WZJY
- Mount Pleasant, South Carolina; United States;
- Broadcast area: Charleston, South Carolina
- Frequency: 1480 kHz
- Branding: Kaliente 95.5

Programming
- Format: Spanish tropical

Ownership
- Owner: Norberto Sanchez; (Norsan Communications and Management, Inc.);
- Sister stations: WAZS

Technical information
- Licensing authority: FCC
- Facility ID: 47150
- Class: D
- Power: 880 watts day 44 watts night
- Transmitter coordinates: 32°49′34″N 79°49′53″W﻿ / ﻿32.82611°N 79.83139°W
- Translator: 95.5 W238CO (Charleston)

Links
- Public license information: Public file; LMS;
- Website: WZJY Online

= WZJY =

WZJY (1480 AM) is a radio station broadcasting a Spanish tropical format.

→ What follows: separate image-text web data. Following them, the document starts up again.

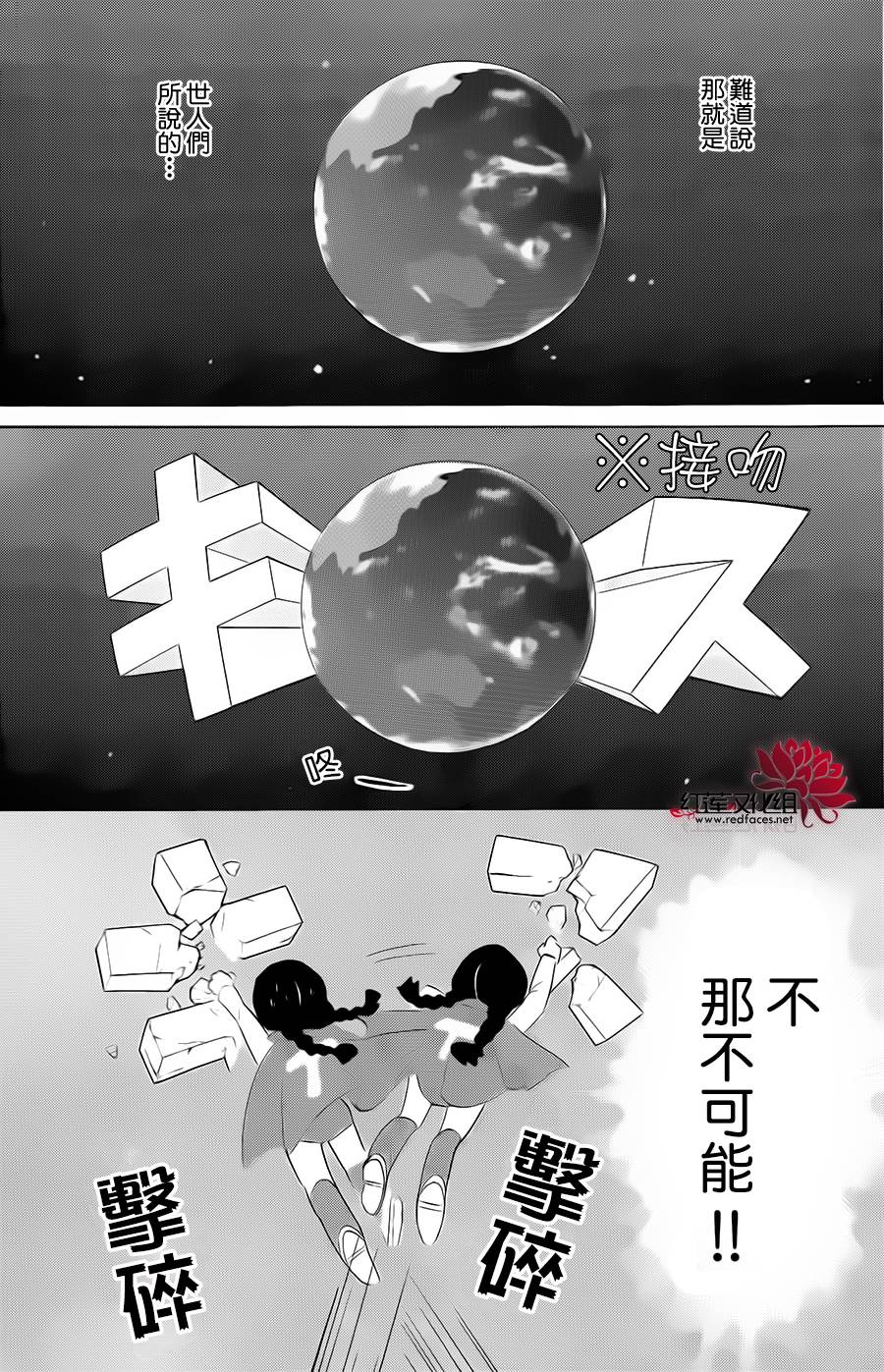 海月姬韩漫全集-第73话无删减无遮挡章节图片 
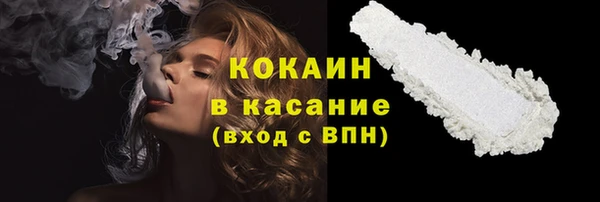 мефедрон мука Балахна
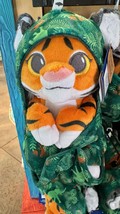 Disney Animal Kingdom Baby Tiger in a Green Hoodie Pouch Blanket Plush Doll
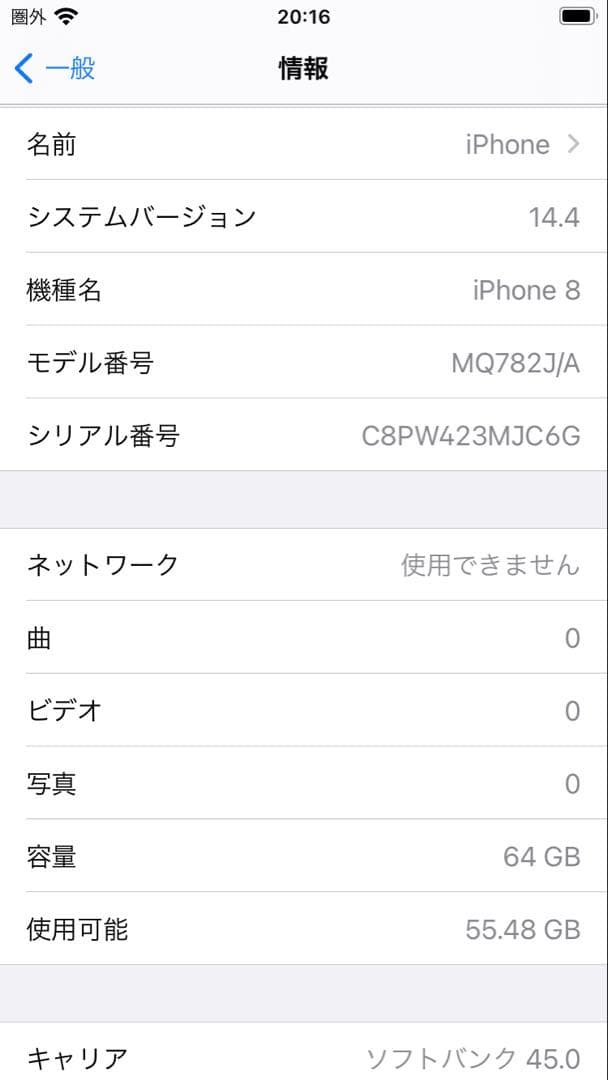 スマートフォン本体 iPhone 8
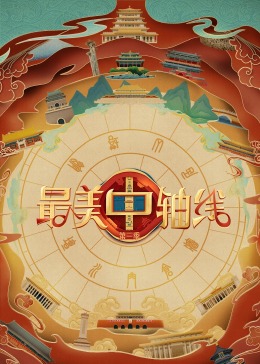 91国产探花《最美中轴线 第三季》免费在线观看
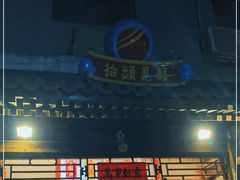 -炒豆合作社(东四总店)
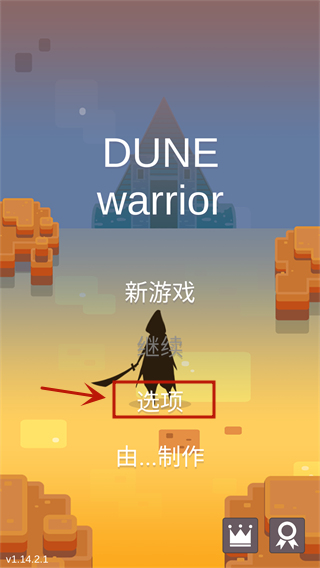ɳսʿ(dune warrior)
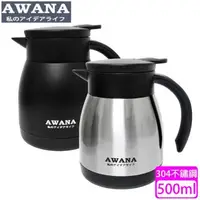 在飛比找森森購物網優惠-【AWANA】魔法保溫咖啡壺500ml(MD-500)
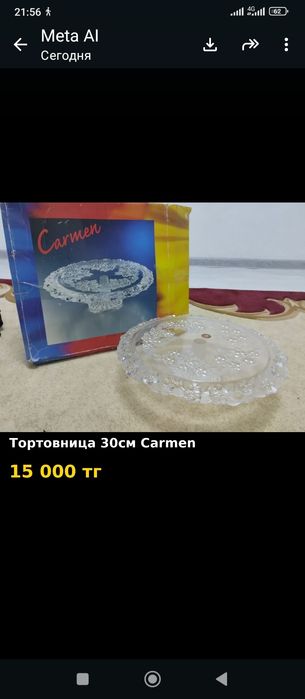 Продам хрустальный набор или по штучно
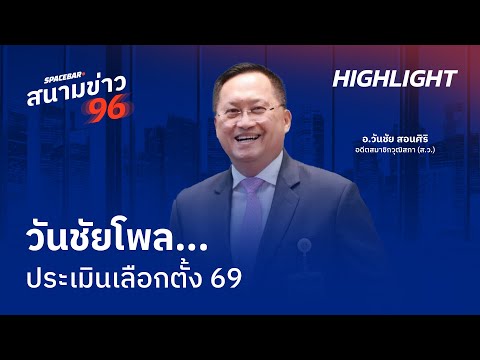 SPACEBAR สนามข่าว 96 : วันชัยโพล...ประเมินเลือกตั้ง 69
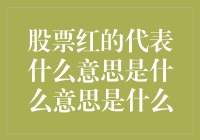 股票红得就像圣诞老人的胡子：红的代表什么意思？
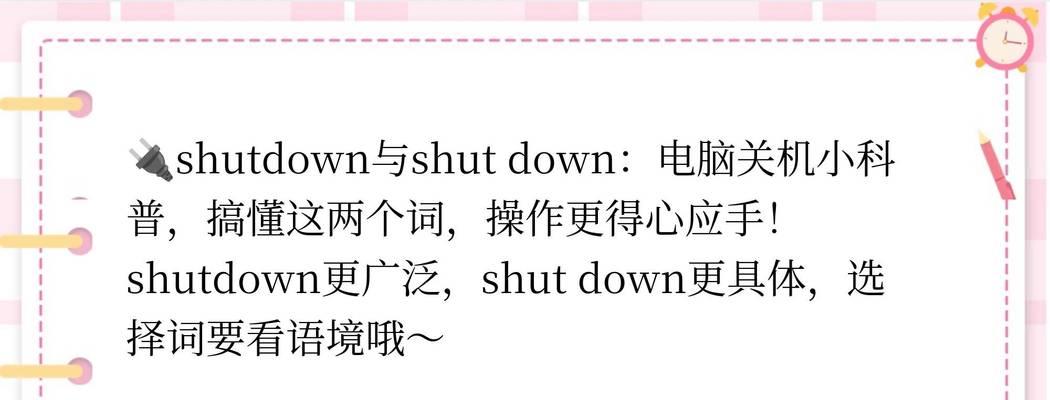 电脑关机出现英文提示？这是什么意思？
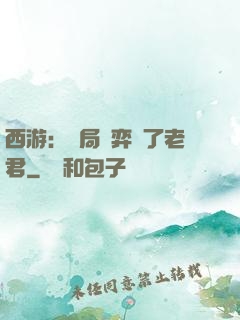 西游：開局對弈贏了老君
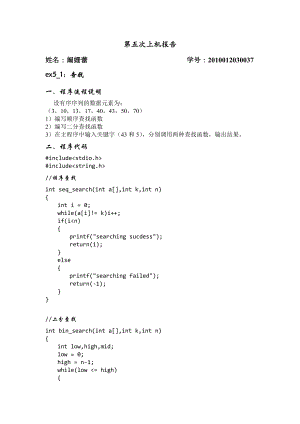 软件技术基础 查找和搜索 上机报告.doc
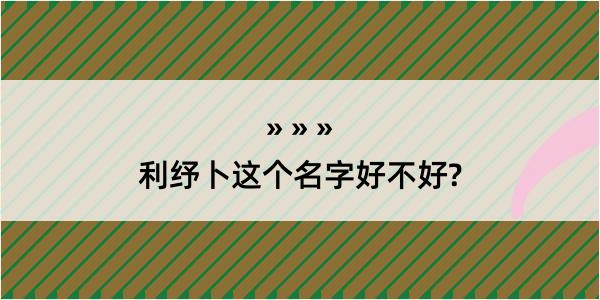 利纾卜这个名字好不好?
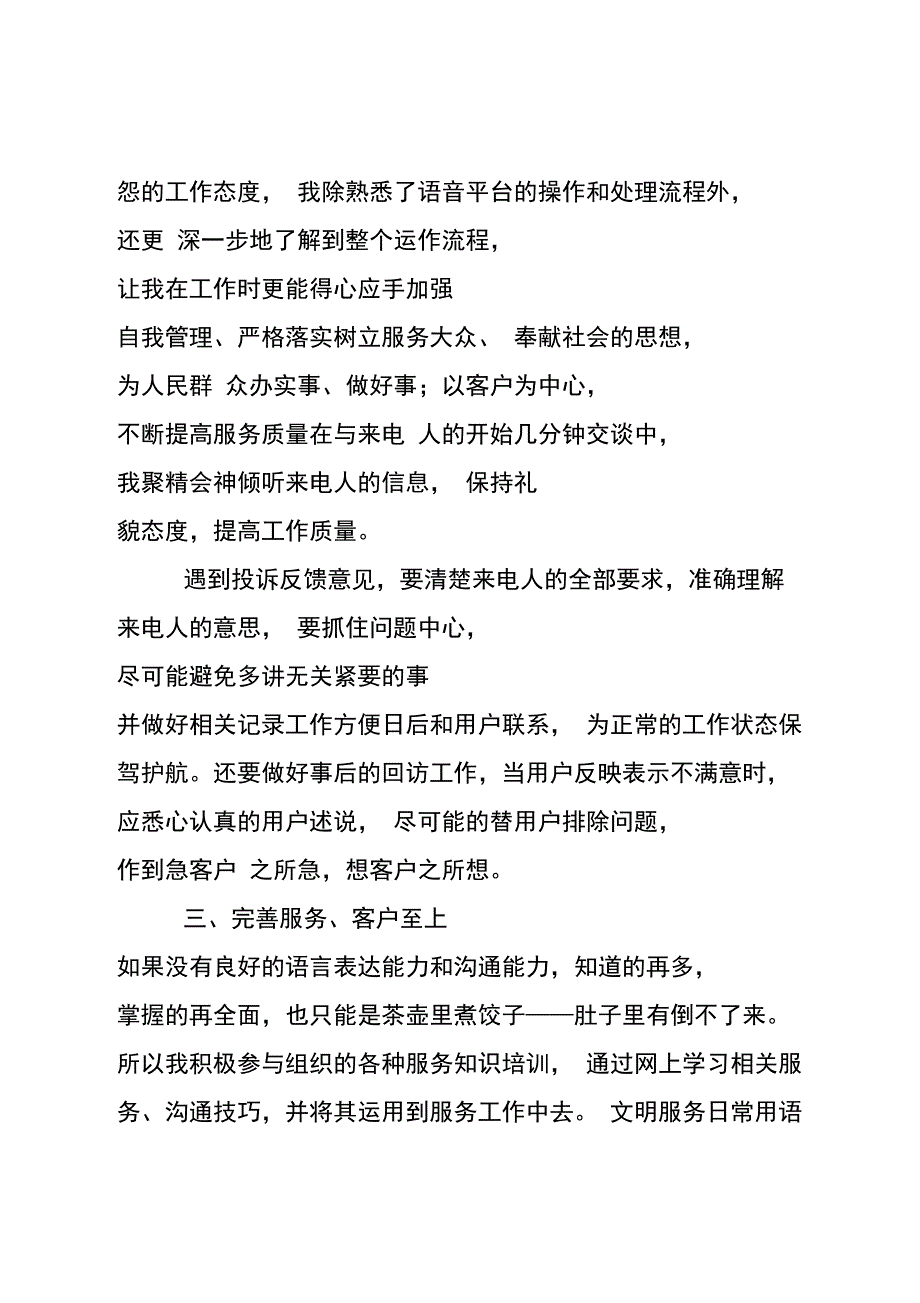 话务员个人工作自我总结范文_第3页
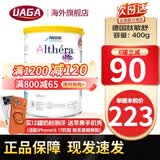 雀巢（Nestle）荷兰版肽敏舒蔼儿舒葛儿舒深度水解奶粉HMO恩敏舒氨基酸奶粉 全段 德国版 肽敏舒低乳糖 400g*1罐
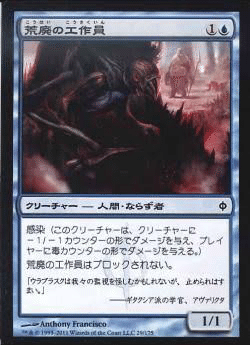 パウパー　感染　デッキ Infect Deck for Magic: the Gathering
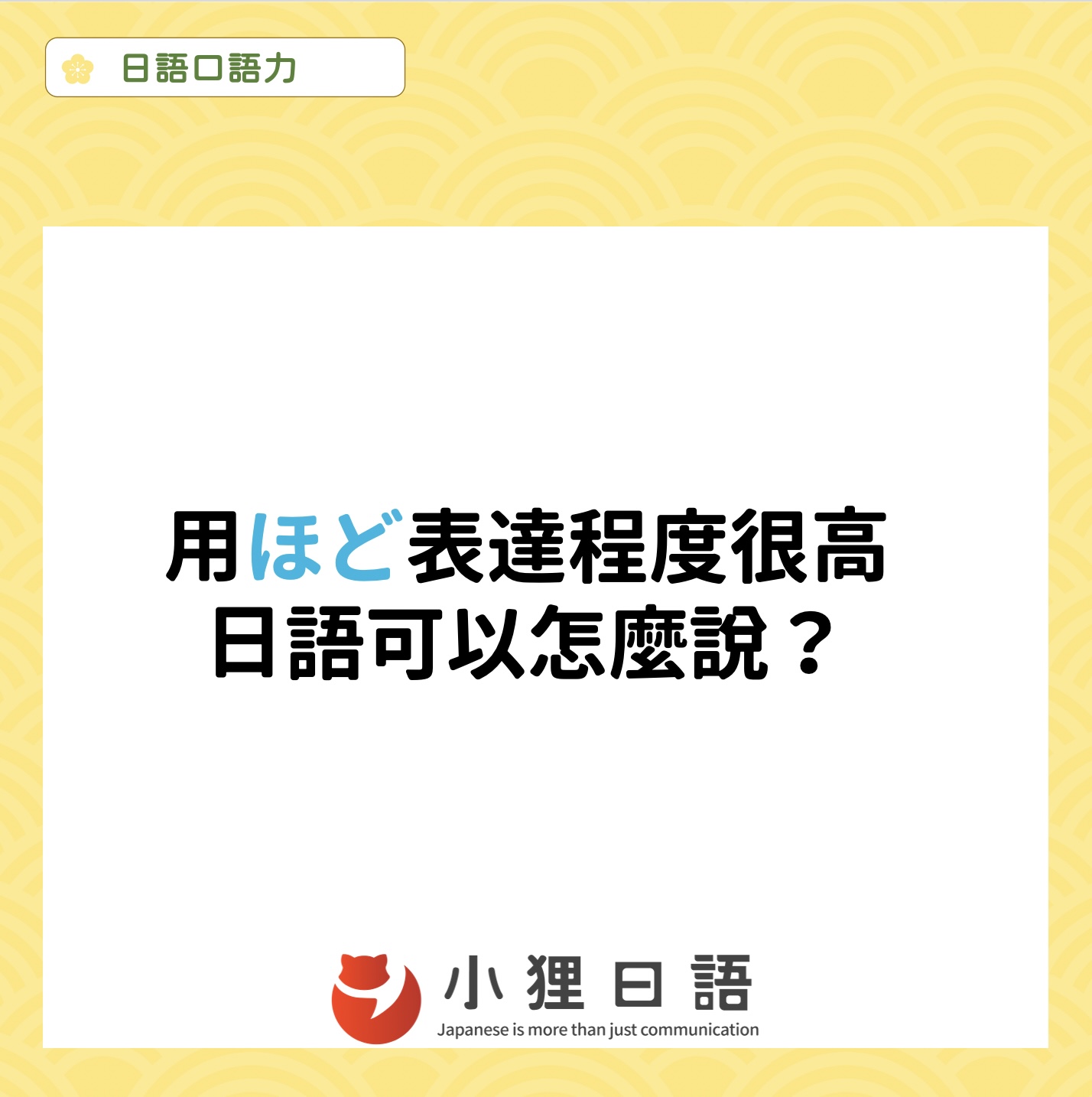 小狸日語 - 學習日語的朋友們大家好,我是心怡（Hikky）😊。 今天來跟你們分享一下「ほど」表達程度很高的用法喔！...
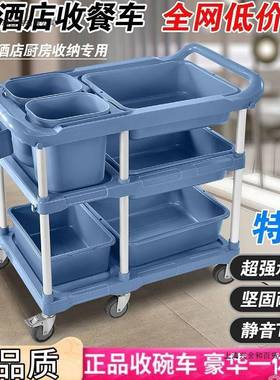 JXC高酒店送餐车酒店三层车餐厅商档用移动推厚车加饭店收餐碗塑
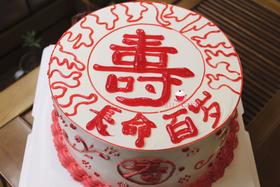 下单前请仔细阅读商品详情 祝寿蛋糕  如需增加或者修改文字 请下单备注 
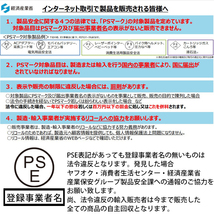 PSE認証2023年11月モデル 2個 NP-FV100 互換バッテリー 4200mAh NP-FV70 FDR-AX30 AX45 AX60 AX100 AX700 PJ390 XR150 CX680 NEX HDR SONY_画像4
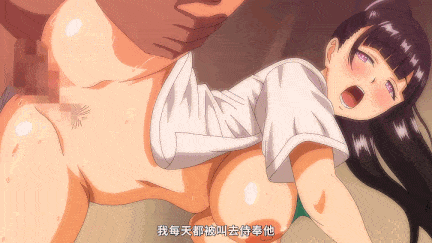 【动画/中出/乘骑/后入/口交/爆操】[240628][ショーテン]夏が終わるまで 夏の終わり The Animation 上巻.下巻-第12张图片-萌站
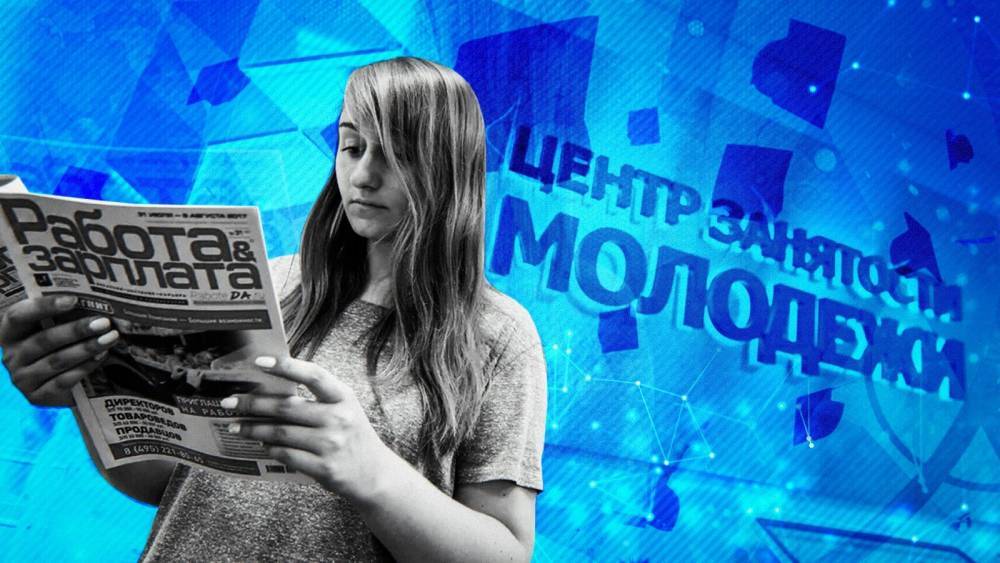 HR-эксперт рассказал, как выпускникам вузов искать работу в коронакризис - inforeactor.ru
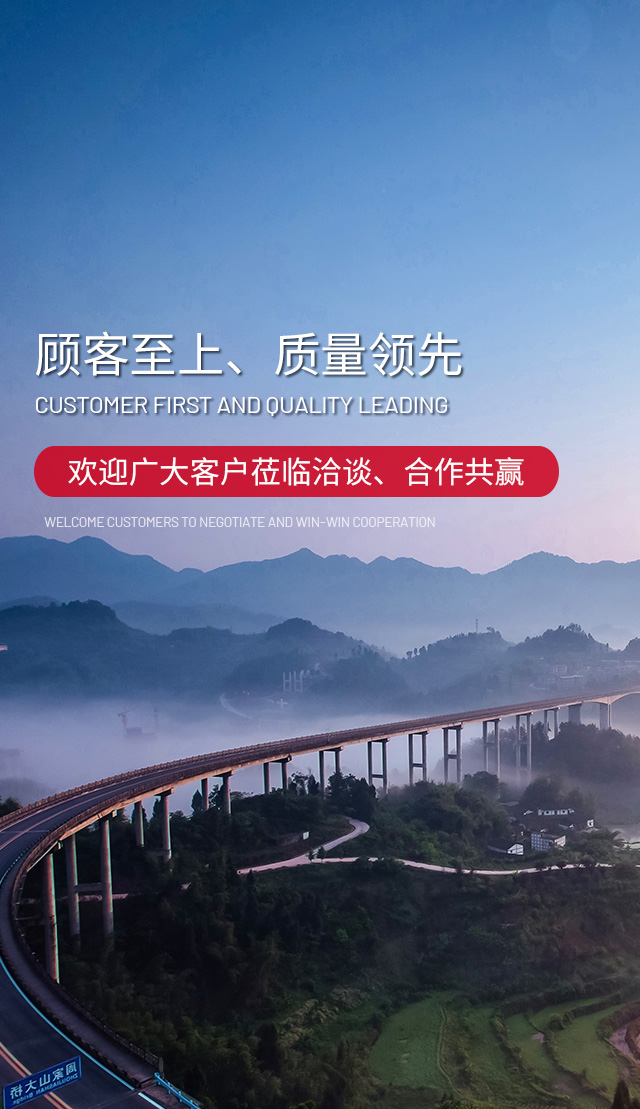 宜都楚新工業(yè)搪瓷有限公司 
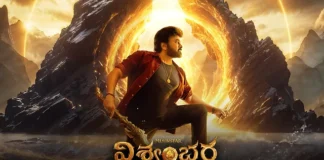 Excited Megastar Vishwambhara Teaser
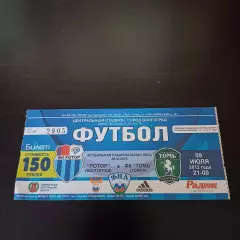 Ротор - Томь 2012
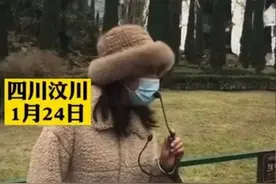 参观汶川地震遗址，怎么能笑得出来？图片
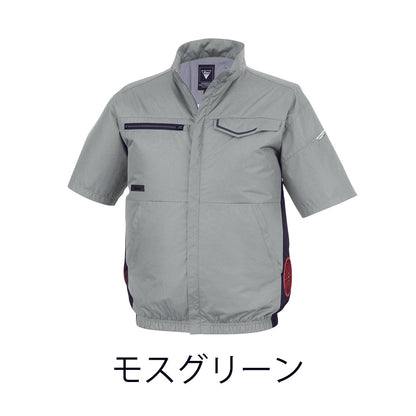空調服®半袖ブルゾン　SS～LL　19ディープネイビー/40ブルー/61モスグリーン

Licensed to Mount Pleasant, South Carolina, United States, it serves the Charleston, South Carolina area. The station is currently owned by Norberto Sanchez, through licensee Norsan Communications and Management, Inc.

==History==
At one time WZJY was "Integrity 1480" with a Christian radio format.

Before its most recent change, WZJY was "WZJY TALK", 24 hours per day giving information to the African American community. The line up included The David Mack Show, Jesse Lee Peterson, 2 Live Stews, Alfrea Deas Mikells, The Bev Smith Show and David Stein. The weekend line up included The House Divided, The Group Room, Saturday Magazine with Sam Dennis, Inspirations Across America and more. On Weekends and late nights on weekdays WZJY played classic R&B.